→ **Passage shown**:
Hedgemon Lewis (February 25, 1946 – March 31, 2020) was an American professional boxer and trainer. He held the NYSAC welterweight world title in 1972 and challenged for welterweight world championships on three occasions; the unified WBA, and WBC titles twice in 1971 and 1974; and the WBC title in 1976. As an amateur, he won the National Golden Gloves lightweight title in 1964 and the welterweight title in 1966.

Professional career

Lewis was initially taken under the wing of Detroit-based coach Luther Burgess, who presided over his formative boxing years and was later trained by Eddie Futch. Due to Lewis’s exciting style, he soon attracted the attention of Hollywood. His management company consisted of actors and entertainment stars such as Ryan O'Neal, Bill Cosby and Robert Goulet.

Racing through the early part of his career, Lewis was victorious in his first 22 fights. He fought out of Detroit initially, before basing himself in Los Angeles. Establishing himself as one of boxing’s top prospects, Lewis was poised to take on his biggest fight to date, against Ernie ‘Indian Red’ Lopez.  In the first 4 rounds, Lewis outclassed his opponent, before Lopez came from behind to win.

Lewis bounced back to win his next five fights, including defeating highly rated contender Oscar "Shotgun" Albarado over ten rounds. This set the stage for a rematch against former foe Ernie Lopez. In a closely fought and exciting contest, Lewis picked up the decision, flooring his opponent in round 4.

Fighting for the world title

Embarking on a succession of impressive wins, Lewis improved his record to 40-3. In December 1971, Lewis took on Cuban fighter Jose Napoles for the WBC and WBA World Welterweight titles. The bout was tightly contested, with Lewis pushing the world champion for the full 15 rounds. The decision went to Napoles, but all 3 judges scorecards registered a very close fight. Still at a relatively young age of 25, Lewis returned to winning ways, racking up 11 straight wins on the bounce. This included a doubleheader against former world champion Billy Backus.

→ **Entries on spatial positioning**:

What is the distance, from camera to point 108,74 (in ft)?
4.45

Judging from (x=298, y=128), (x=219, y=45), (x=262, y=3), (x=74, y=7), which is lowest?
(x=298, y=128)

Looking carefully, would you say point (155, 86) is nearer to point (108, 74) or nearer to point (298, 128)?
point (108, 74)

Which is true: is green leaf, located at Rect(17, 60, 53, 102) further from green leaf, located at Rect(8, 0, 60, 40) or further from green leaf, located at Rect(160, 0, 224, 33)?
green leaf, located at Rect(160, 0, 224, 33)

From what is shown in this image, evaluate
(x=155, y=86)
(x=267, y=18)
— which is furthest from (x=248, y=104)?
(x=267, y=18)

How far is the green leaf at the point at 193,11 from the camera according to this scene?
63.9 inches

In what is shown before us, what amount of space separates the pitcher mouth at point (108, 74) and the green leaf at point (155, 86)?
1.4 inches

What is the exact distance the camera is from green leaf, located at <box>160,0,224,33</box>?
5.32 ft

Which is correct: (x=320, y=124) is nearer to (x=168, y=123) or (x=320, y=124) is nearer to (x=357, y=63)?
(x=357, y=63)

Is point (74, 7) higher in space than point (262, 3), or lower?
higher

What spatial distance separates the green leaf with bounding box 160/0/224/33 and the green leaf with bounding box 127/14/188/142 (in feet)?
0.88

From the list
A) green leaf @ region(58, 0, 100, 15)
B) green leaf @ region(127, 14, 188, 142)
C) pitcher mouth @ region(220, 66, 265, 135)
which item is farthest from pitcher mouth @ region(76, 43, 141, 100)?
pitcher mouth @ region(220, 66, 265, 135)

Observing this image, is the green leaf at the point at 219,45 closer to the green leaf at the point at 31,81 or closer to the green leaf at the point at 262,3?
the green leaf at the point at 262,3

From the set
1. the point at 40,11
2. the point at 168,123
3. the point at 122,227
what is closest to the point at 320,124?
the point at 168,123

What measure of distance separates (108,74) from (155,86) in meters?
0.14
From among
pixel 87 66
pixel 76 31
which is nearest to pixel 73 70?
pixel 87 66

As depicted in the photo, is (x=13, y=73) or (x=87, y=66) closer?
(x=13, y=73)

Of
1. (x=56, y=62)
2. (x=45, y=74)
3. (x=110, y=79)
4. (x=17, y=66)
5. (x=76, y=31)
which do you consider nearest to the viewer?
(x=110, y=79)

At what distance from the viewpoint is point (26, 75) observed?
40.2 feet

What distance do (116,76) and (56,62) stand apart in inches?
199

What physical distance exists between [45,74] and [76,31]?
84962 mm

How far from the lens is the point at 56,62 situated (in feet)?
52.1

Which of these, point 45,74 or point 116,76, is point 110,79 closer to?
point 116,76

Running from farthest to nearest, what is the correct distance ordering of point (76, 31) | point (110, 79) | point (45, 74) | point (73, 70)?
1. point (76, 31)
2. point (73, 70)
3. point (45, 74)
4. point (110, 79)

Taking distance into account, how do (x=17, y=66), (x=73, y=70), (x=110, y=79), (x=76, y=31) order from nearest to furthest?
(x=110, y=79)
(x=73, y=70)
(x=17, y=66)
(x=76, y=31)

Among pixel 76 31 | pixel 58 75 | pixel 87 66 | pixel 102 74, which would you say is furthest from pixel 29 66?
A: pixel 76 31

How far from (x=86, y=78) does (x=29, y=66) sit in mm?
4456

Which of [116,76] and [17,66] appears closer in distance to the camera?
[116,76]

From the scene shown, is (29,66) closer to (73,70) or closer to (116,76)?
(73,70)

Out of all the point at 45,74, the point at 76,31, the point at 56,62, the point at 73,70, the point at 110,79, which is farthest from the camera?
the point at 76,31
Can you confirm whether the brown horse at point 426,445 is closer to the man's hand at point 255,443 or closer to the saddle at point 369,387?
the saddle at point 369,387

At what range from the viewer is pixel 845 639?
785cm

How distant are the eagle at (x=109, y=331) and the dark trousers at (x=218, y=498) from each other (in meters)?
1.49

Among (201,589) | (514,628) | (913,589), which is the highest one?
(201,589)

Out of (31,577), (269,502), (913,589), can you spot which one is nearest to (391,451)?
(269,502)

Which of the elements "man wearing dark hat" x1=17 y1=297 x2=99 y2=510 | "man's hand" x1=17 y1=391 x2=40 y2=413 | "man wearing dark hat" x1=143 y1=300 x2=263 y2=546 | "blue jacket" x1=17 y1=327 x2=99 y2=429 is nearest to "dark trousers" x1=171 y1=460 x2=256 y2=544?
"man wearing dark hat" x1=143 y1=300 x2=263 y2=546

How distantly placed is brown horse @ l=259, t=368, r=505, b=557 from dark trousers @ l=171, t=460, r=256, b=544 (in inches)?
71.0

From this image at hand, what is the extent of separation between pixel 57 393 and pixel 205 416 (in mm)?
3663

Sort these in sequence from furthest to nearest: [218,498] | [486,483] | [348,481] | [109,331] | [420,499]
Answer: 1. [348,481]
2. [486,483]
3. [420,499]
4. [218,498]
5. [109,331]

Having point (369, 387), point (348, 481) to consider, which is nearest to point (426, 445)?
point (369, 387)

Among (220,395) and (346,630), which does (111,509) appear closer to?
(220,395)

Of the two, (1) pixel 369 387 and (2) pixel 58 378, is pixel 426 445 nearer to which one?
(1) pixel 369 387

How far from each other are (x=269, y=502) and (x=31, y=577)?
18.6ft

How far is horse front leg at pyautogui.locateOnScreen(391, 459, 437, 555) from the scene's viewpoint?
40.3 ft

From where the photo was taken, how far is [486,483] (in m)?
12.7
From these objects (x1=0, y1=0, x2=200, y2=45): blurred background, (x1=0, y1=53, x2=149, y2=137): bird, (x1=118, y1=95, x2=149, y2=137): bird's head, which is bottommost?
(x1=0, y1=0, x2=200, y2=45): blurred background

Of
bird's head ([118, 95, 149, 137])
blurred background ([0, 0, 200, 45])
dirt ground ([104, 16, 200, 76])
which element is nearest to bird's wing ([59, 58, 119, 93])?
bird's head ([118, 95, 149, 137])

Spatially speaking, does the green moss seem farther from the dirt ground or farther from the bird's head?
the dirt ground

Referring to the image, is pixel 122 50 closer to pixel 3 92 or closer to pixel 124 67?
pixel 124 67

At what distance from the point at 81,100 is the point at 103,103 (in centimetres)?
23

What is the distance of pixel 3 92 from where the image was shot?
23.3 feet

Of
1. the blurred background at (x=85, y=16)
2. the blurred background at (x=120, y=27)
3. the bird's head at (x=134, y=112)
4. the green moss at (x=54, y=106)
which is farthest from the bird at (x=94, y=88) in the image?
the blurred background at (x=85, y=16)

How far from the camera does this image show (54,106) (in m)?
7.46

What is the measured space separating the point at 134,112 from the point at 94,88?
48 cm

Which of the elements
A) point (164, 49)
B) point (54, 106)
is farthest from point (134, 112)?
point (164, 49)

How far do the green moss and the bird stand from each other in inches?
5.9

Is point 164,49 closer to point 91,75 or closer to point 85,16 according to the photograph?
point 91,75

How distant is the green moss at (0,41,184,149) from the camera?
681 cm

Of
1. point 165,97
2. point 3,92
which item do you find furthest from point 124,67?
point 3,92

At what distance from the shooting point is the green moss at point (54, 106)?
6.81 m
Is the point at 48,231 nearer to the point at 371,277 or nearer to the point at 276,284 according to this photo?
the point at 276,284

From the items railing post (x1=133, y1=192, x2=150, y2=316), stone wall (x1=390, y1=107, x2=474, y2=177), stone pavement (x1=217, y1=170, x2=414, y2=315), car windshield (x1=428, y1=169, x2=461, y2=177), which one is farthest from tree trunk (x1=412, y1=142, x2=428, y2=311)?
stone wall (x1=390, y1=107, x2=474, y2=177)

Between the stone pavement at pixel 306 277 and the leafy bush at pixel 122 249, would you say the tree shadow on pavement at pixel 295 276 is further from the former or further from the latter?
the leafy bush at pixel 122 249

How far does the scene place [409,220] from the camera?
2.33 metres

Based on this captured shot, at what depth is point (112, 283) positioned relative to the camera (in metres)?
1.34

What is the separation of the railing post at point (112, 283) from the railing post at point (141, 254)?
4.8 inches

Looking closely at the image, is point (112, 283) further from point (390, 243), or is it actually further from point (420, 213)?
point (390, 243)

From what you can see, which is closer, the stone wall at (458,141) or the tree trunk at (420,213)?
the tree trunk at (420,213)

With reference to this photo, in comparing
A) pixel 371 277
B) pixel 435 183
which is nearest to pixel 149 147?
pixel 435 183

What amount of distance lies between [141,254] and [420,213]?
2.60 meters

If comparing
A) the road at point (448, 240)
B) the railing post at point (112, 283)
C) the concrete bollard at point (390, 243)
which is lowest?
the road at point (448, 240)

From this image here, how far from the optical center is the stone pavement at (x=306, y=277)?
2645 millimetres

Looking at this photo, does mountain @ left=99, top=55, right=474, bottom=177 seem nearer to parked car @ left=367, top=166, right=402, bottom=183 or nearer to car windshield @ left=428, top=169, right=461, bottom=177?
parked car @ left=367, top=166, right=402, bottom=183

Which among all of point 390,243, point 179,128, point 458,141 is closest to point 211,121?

→ **Exercises**:
**a.** Rewrite the passage on Hedgemon Lewis from "Lewis was initially" to "and Robert Goulet.", swapping "management company" for "management team".
**b.** Give the records from their start to the line with "63.9 inches" as a Markdown table with the columns Row and Entry, numbering each line and leaving out blank lines.

→ **Outputs**:
**a.**
Lewis was initially taken under the wing of Detroit-based coach Luther Burgess, who presided over his formative boxing years and was later trained by Eddie Futch. Due to Lewis’s exciting style, he soon attracted the attention of Hollywood. His management team consisted of actors and entertainment stars such as Ryan O'Neal, Bill Cosby and Robert Goulet.

**b.**
| Row | Entry |
|---|---|
| 1 | What is the distance, from camera to point 108,74 (in ft)? |
| 2 | 4.45 |
| 3 | Judging from (x=298, y=128), (x=219, y=45), (x=262, y=3), (x=74, y=7), which is lowest? |
| 4 | (x=298, y=128) |
| 5 | Looking carefully, would you say point (155, 86) is nearer to point (108, 74) or nearer to point (298, 128)? |
| 6 | point (108, 74) |
| 7 | Which is true: is green leaf, located at Rect(17, 60, 53, 102) further from green leaf, located at Rect(8, 0, 60, 40) or further from green leaf, located at Rect(160, 0, 224, 33)? |
| 8 | green leaf, located at Rect(160, 0, 224, 33) |
| 9 | From what is shown in this image, evaluate |
| 10 | (x=155, y=86) |
| 11 | (x=267, y=18) |
| 12 | — which is furthest from (x=248, y=104)? |
| 13 | (x=267, y=18) |
| 14 | How far is the green leaf at the point at 193,11 from the camera according to this scene? |
| 15 | 63.9 inches |